2. Saat Menkeu SMI menjadi Menkeu di tahun 2005-2010 rasio utang terhadap PDB tahun 2005-2010 berkurang dari 47 persen ke 26 persen.
3. Menurunnya defisit Keseimbangan Primer (penerimaan negara dikurangi belanja, di luar pembayaran utang).
Berturut-turut dari tahun 2016 (Rp 125,6 triliun) dan 2017 (Rp 121,5 triliun). Tahun 2018 ditargetkan defisitnya turun lagi menjadi Rp 87,3 triliun. Beberapa tahun ke depan diharapkan agar keseimbangan primer dapat menjadi surplus, sehingga tidak lagi membayar utang dengan utang,
Menkeu SMI selalu ingin ada peningkatan dalam kinerja, sehingga perolehan ketiga capaian tersebut bukan datang dari langit tanpa direncanakan dengan matang. Kami selalu didorong untuk berprestasi dan melakukan yang terbaik bagi bangsa ini.
Baca juga : Bagaimana Posisi Utang Indonesia?
Utang juga dapat menjadi alternatif investasi bagi masyarakat Indonesia. Saat ini, jumlah investor dari Indonesia yang membeli Surat Berharga Negara secara ritel berjumlah 501.713 orang, melonjak tajam dari tahun 2008 yang baru berjumlah 16.561 investor. Yang menarik, 13-16 persen di antaranya adalah ibu rumah tangga.
Pernyataan ini diyakini untuk menjawab banyak keraguan bahwa utang Indonesia didominasi oleh pihak asing. Walaupun belum sebanyak negara maju, namun Kemenkeu sudah di arah yang tepat. Selain itu, ada juga bond pemerintah yang dikeluarkan dalam mata uang pemerintah.
Menkeu SMI menyatakan bahwa pemerintah sangat berhati-hati dalam mengelola instrumen utang, terutama agar tidak ada kejutan dan pelambatan dalam perekonomian nasional.
Setiap kebijakan untuk mencapai suatu tujuan pasti ada akibat pada tujuan yang lain. Namun semuanya bertujuan agar APBN tetap sehat, kredibel dan berkelanjutan.
Pengelolaan yang hati-hati ini mendapatkan respons positif berupa peringkat investasi dari lima lembaga pemeringkat dunia (S&P, Moodys, Fitch, JCR dan R&I).
Mereka menilai Indonesia sebagai negara yang menjaga disiplin APBN secara konsisten berdasarkan UU.
Hasil lainnya adalah menurunnya imbal hasil (yield) Surat Utang Negara berjangka 10 tahun dari 7,93 persen pada Desember 2016 menjadi 6,63 persen pada pertengahan Maret 2018. Suatu capaian yang sangat baik mengingat ada empat kali kenaikan suku bunga oleh Federal Reserve Amerika.

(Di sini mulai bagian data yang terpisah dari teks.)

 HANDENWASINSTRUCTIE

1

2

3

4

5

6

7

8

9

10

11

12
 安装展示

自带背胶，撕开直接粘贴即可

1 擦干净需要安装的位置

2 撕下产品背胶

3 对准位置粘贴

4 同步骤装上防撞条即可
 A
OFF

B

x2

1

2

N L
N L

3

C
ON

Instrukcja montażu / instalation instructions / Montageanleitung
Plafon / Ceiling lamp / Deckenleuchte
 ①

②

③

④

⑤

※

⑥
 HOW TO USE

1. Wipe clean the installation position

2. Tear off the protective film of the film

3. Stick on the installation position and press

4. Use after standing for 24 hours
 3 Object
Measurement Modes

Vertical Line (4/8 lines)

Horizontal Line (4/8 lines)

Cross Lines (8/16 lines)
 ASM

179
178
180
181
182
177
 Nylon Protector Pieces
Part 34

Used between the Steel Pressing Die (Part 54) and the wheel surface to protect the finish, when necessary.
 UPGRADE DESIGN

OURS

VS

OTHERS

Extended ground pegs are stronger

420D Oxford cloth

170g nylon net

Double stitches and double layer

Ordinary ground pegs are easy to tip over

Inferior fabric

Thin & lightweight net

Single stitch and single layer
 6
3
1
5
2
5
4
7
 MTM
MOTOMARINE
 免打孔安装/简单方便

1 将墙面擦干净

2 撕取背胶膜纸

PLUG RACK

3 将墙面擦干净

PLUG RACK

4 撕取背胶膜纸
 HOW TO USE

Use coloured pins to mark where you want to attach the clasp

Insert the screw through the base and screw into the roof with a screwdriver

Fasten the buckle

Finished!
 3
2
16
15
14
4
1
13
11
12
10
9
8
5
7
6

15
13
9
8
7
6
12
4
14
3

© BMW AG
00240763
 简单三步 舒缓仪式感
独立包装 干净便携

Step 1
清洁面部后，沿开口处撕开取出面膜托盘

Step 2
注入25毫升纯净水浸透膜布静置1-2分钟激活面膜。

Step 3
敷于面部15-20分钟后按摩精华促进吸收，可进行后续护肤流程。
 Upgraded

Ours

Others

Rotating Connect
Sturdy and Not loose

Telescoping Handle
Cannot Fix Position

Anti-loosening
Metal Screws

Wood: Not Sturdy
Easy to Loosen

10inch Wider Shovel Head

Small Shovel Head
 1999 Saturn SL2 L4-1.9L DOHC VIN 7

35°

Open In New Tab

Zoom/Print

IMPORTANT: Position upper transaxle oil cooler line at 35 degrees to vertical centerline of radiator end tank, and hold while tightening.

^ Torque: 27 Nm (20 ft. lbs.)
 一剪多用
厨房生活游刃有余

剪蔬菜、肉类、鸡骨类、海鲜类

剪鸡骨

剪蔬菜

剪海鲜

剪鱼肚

Banyak yang meragukan penilaian lembaga pemeringkat ini dan men-twist nya seolah-olah agar Indonesia makin berutang. Padahal untuk mendapatkan peringkat ini, sudah melalui banyak kriteria dan penilaian. Harusnya bangsa kita bangga karena dinilai baik dan kredibel oleh lembaga internasional.
Utang juga bukan satu-satunya instrumen kebijakan. Masih banyak instrumen lain yang digunakan untuk kebijakan pemerintah antara lain: pajak, cukai dan penerimaan negara bukan pajak, instrumen belanja dan alokasinya, kebijakan perdagangan dan lain-lain.
Semua kebijakan harus sama-sama bekerja secara efektif untuk mencapai tujuan nasional. Contohnya, keseriusan pemerintah dalam memperbaiki iklim investasi di segala bidang yang akhirnya berhasil menaikkan nilai kemudahan investasi Indonesia. Ini tentu saja menjadikan Indonesia sebagai tempat investasi yang menarik bagi dunia.
Menteri Keuangan juga menyatakan bahwa pembangunan infrastruktur, perbaikan pendidikan dan kesehatan serta jaminan sosial baru akan menuai hasil dan dapat dirasakan pada jangka menengah. Beliau setuju dengan adanya anjuran bahwa perlu dilakukan peningkatan efektivitas dan prioritas kebijakan, perbaikan tata kelola serta proses perencanaan dan perang terhadap korupsi.